Mayor Katz announced her retirement today. b!X has the full text of the announcement.

Rather than run against someone over the age of 21 (which she hasn't had to do in a while), she's decided to pack it in. And so marks the end a long era of bad ideas and misplaced priorities.

What do we have to show for three -- count 'em, three -- terms under Vera? Here's what she says we've accomplished:

I am proud of projects such as the extension of lightrail lines to the airport and Expo center; completion of the streetcar; expansion of the Oregon Convention Center; creation of new neighborhoods in the River District and South Waterfront; launch of the River Renaissance; construction of North America’s largest Chinese Classical Garden and the Eastbank Esplanade; restoration of our historic City Hall and the Civic Stadium; and the rebirth of Oldtown/Chinatown, North and Northeast Portland neighborhoods -- with the Central Eastside, St. Johns, Gateway and Lents on the way.

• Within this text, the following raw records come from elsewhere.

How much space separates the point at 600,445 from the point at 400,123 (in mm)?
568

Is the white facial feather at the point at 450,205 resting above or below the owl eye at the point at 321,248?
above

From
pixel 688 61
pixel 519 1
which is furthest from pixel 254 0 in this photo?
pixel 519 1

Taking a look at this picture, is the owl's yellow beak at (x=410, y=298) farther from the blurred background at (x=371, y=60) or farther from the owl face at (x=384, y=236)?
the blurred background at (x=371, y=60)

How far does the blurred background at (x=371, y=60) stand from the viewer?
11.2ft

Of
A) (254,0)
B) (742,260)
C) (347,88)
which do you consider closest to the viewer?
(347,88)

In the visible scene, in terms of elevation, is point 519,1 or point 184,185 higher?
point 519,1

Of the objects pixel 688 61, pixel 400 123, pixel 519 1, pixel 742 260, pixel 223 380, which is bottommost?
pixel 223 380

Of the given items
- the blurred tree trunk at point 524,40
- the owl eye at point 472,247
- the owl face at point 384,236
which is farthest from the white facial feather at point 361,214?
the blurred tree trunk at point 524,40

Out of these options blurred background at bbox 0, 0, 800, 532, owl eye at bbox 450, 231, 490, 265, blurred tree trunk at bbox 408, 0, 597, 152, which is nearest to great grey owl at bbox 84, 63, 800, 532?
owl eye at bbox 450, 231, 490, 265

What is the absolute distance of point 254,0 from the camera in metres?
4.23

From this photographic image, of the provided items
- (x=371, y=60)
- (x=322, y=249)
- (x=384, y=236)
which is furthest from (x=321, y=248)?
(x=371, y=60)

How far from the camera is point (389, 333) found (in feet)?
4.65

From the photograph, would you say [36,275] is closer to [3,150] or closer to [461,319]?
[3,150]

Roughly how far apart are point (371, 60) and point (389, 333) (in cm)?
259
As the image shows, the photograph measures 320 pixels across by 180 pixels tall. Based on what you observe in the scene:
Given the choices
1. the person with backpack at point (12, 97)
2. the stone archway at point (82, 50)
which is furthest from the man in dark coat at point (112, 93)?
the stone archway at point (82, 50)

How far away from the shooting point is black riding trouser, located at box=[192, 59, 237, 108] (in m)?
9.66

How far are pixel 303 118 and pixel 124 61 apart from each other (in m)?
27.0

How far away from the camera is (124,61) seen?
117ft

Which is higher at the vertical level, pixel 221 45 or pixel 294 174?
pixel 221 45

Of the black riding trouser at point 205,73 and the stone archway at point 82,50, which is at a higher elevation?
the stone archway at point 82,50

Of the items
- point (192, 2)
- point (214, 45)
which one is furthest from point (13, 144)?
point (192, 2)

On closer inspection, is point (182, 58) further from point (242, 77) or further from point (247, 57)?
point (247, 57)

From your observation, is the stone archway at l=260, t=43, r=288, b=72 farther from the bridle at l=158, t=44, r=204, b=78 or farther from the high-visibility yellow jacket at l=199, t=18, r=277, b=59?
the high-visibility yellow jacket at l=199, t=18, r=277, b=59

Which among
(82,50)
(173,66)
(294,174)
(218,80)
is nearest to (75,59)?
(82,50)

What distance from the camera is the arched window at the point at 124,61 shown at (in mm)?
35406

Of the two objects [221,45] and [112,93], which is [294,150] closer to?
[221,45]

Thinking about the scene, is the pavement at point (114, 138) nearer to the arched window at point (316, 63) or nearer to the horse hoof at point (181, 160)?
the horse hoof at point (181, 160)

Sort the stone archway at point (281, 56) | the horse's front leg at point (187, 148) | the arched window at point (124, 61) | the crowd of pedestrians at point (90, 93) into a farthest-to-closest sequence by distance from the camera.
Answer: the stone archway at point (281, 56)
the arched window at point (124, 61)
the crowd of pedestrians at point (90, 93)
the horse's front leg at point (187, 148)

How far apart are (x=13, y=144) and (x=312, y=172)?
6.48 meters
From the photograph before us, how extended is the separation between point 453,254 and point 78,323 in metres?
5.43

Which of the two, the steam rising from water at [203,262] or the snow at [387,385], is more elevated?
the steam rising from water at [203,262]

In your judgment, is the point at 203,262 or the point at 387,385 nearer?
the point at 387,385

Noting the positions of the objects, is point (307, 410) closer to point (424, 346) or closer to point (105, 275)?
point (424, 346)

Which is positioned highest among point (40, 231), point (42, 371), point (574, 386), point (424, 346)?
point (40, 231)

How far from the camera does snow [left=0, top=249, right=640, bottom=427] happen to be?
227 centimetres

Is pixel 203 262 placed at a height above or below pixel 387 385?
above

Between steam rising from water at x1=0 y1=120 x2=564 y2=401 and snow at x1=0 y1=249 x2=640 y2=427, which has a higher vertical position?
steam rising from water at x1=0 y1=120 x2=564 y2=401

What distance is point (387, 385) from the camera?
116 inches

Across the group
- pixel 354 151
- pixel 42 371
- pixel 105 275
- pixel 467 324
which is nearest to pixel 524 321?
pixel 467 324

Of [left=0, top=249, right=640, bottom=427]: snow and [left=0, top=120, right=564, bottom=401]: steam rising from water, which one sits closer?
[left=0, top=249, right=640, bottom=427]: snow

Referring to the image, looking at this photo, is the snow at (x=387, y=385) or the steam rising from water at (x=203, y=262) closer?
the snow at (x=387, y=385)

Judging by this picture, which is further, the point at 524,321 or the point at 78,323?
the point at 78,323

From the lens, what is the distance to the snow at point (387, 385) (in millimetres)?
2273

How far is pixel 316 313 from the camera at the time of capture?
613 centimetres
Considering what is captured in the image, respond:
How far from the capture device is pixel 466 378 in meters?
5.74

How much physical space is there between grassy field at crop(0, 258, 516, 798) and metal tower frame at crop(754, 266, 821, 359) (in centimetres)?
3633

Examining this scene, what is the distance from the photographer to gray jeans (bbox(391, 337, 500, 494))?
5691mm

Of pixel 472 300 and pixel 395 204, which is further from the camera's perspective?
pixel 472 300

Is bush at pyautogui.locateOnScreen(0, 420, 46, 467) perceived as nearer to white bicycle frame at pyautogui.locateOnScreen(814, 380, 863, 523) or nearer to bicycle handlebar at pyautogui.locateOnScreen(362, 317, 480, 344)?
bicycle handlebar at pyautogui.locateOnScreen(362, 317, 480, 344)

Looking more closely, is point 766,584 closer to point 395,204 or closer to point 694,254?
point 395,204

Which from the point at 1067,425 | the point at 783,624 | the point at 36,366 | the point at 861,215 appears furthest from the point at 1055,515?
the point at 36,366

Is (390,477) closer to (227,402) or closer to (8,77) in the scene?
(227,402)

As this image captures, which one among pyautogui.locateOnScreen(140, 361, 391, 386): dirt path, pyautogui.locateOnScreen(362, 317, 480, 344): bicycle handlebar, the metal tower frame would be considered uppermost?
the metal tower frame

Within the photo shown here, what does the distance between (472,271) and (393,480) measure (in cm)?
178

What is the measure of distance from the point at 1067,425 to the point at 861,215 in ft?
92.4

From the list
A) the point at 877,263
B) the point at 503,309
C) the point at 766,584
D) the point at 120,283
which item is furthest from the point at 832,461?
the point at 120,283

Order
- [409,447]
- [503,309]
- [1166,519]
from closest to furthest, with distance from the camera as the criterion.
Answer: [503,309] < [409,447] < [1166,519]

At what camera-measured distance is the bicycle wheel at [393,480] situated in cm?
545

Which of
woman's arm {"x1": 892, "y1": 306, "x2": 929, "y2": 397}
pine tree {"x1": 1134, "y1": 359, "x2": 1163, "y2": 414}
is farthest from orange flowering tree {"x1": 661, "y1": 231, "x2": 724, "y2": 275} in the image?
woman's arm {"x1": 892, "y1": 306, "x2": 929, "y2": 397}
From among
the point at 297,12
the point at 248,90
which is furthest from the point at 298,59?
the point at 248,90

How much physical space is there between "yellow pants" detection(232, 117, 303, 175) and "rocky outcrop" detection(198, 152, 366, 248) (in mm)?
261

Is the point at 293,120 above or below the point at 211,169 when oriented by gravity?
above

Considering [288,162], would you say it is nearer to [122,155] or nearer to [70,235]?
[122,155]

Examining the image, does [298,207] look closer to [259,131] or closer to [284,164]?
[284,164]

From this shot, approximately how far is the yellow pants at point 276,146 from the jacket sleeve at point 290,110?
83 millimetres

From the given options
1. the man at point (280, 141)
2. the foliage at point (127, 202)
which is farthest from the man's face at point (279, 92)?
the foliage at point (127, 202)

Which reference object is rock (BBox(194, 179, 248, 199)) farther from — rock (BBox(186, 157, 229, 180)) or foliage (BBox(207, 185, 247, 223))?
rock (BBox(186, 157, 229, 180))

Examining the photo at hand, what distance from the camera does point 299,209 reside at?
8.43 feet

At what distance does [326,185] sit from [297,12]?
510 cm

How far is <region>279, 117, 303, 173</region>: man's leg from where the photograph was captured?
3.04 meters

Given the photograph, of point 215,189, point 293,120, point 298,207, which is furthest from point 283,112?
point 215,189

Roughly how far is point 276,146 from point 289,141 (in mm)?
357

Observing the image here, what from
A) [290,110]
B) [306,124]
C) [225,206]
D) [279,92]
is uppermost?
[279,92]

I am also proud of groundbreaking policies and initiatives that reshaped city services like the City’s first comprehensive economic development strategy; significantly-increased funding for the arts; the Youth Gang Anti-Gun Task Force that stopped a rapid escalation of gun and gang violence in the mid-1990s; our graffiti abatement and auto theft programs; the annual Regulatory Improvement Workplans; the Fair Contracting and Employment Strategy to assist women and minority owned businesses; maintenance of our triple A bond rating; reduction of administrative costs that saved millions of dollars; and the protection of our schools by keeping them open and funded until the Legislature acts.

With these and other efforts since 1993, Portland is safer; countywide per capita income has grown; citizens rate the livability of neighborhoods higher – results that helped Money magazine rate Portland as the most livable city in America in 2000.

Anything on there to make you start applauding? None for me.

Not mentioned: rotting schools, flight of large employers to the suburbs, national leadership in unemployment, disintegration of mental health services, endless public subsidy to a small handful of real estate tycoons, "community policing" which has made both the community and the police very unhappy.

And then there's that endless string of bad ideas: Put toll booths on the Willamette River crossings. New computers for the water bureau. Luxury boxes at Civic Stadium. Double the size of a Convention Center that wasn't getting enough business. Sell the Bull Run reservoir. Buy PGE. Cover I-405 through downtown for more development. Narrow Burnside Street. Pave over much of Waterfront Park. Streetcars for Homer Williams. An aerial tram for Neil Goldschmidt. The list goes on and on.

Worldwide Pablo hit the nail on the head when he cited "her repeated lack of leadership, the coziness with monied developers, her tin ear to the needs of every-day Portlanders, and her haughty, impractical and occasionally heavy-handed single-mindedness about Portland's future."

So now it's on to Earl Blumenauer vs. Jim Francesconi for mayor, with maybe other candidates as well. The person who will get my vote is the one who promises to be the least like his or her predecessor.